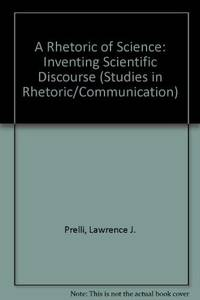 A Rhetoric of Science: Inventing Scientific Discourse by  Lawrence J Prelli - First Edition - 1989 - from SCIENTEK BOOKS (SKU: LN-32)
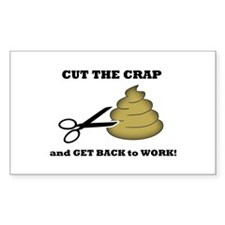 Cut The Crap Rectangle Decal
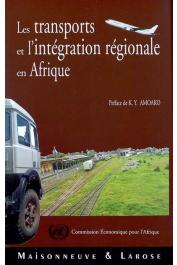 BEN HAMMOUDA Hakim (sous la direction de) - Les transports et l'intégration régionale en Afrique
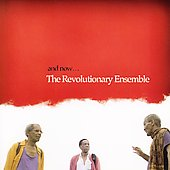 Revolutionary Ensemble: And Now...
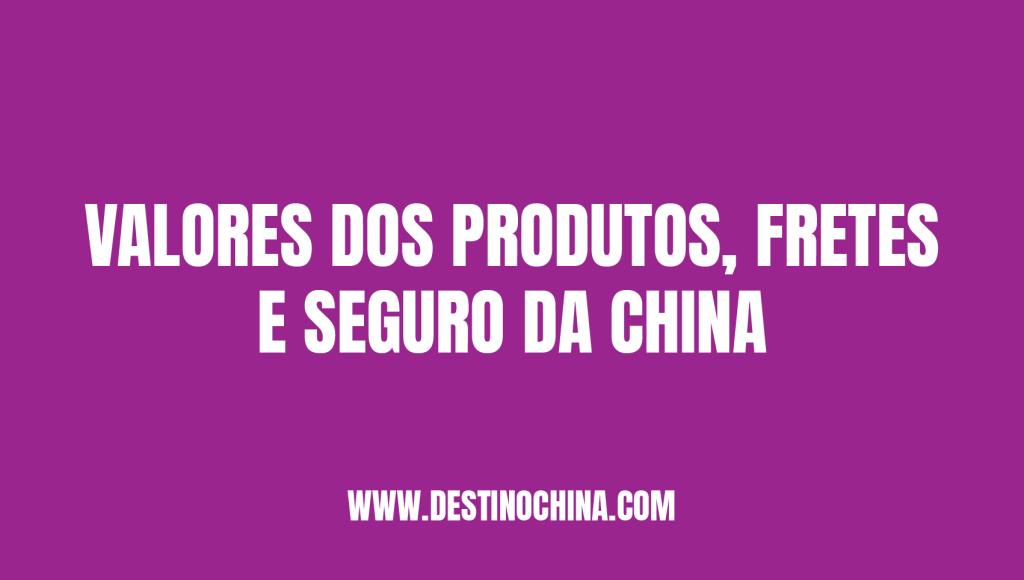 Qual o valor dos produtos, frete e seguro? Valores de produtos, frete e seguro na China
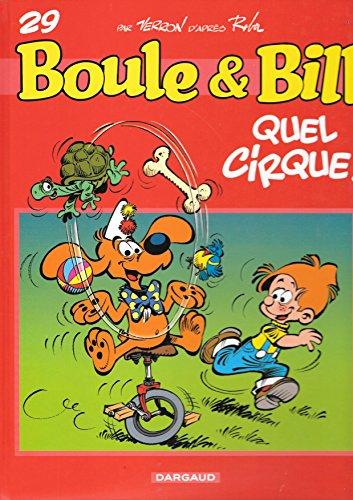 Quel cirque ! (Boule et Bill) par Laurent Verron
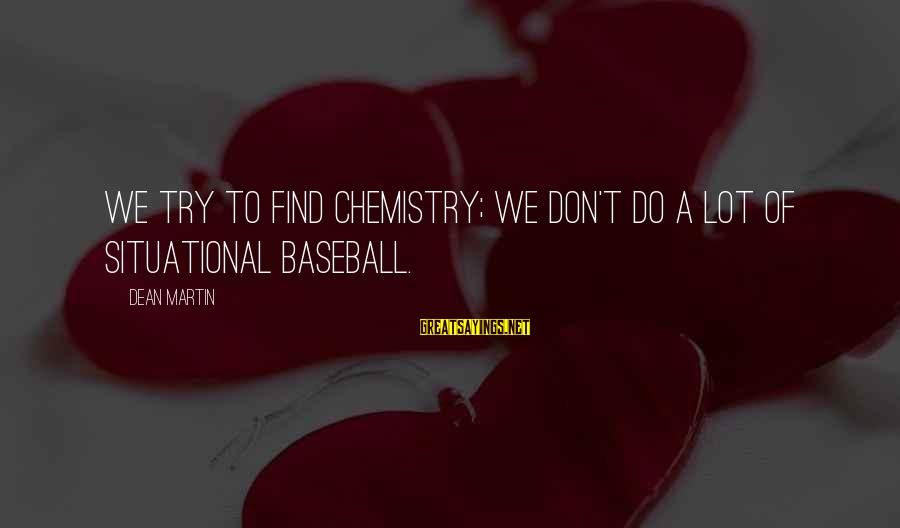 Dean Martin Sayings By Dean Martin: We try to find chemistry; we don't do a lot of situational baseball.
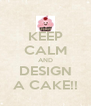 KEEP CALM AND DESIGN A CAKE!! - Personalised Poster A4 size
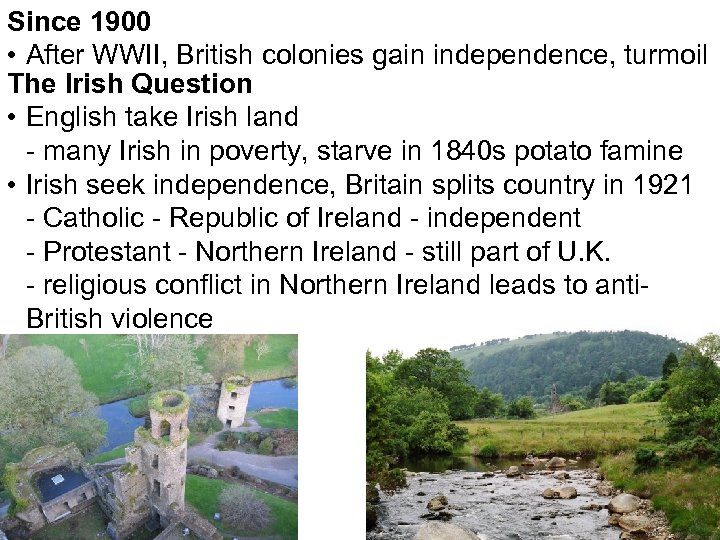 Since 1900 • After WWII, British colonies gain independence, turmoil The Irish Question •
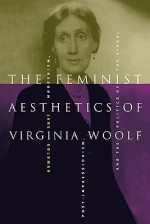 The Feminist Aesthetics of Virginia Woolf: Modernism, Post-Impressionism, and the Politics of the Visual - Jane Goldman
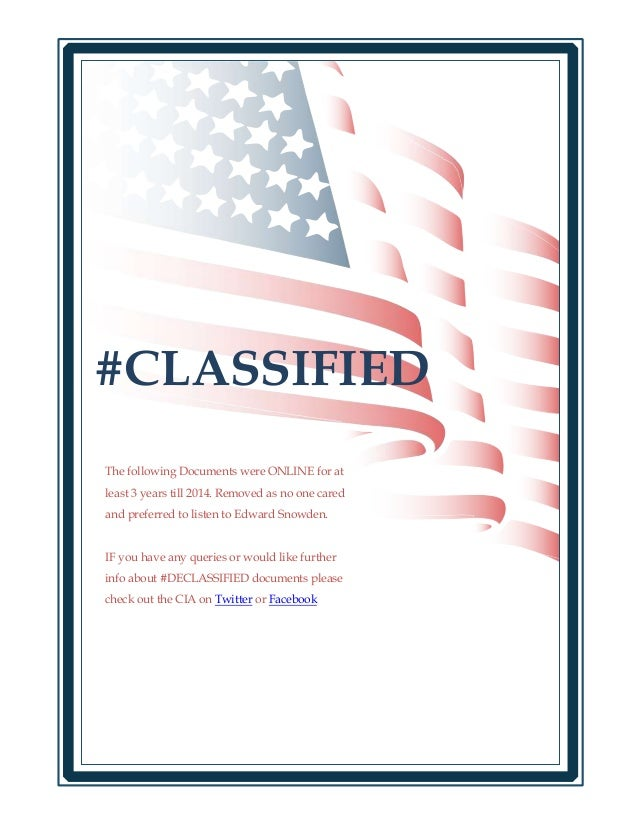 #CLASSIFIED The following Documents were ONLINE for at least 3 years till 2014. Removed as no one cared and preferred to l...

+ + + +

## Work required
The answer should consist only of the lines from the line with "BEN HAMMOUDA Hakim" through the last line of the data, repeated exactly; pictures stay out.

## Worked solution
 BEN HAMMOUDA Hakim (sous la direction de) - Les transports et l'intégration régionale en Afrique
 Revolutionary Ensemble: And Now...
 Qual o valor dos produtos, frete e seguro? Valores de produtos, frete e seguro na China
 Quel cirque ! (Boule et Bill) par Laurent Verron
 Dean Martin Sayings By Dean Martin: We try to find chemistry; we don't do a lot of situational baseball.
 KEEP CALM AND DESIGN A CAKE!! - Personalised Poster A4 size
 Since 1900 • After WWII, British colonies gain independence, turmoil The Irish Question •
 The Feminist Aesthetics of Virginia Woolf: Modernism, Post-Impressionism, and the Politics of the Visual - Jane Goldman
 #CLASSIFIED The following Documents were ONLINE for at least 3 years till 2014. Removed as no one cared and preferred to l...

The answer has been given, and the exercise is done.